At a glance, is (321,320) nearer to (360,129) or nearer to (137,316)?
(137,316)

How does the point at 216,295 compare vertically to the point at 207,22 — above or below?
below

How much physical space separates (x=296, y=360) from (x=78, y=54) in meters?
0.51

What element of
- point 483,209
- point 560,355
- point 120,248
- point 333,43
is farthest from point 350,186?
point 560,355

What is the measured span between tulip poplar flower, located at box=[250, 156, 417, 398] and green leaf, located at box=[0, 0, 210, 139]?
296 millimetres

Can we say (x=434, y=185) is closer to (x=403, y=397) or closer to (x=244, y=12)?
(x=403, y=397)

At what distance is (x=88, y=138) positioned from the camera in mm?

+===+

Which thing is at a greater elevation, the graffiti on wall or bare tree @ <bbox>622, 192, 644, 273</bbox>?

+===+

▶ [EXERCISE DESCRIPTION] How many lines of the entries above contain the word "point"? Reply with the number alone.

▶ [SOLUTION TO THIS PROBLEM] 7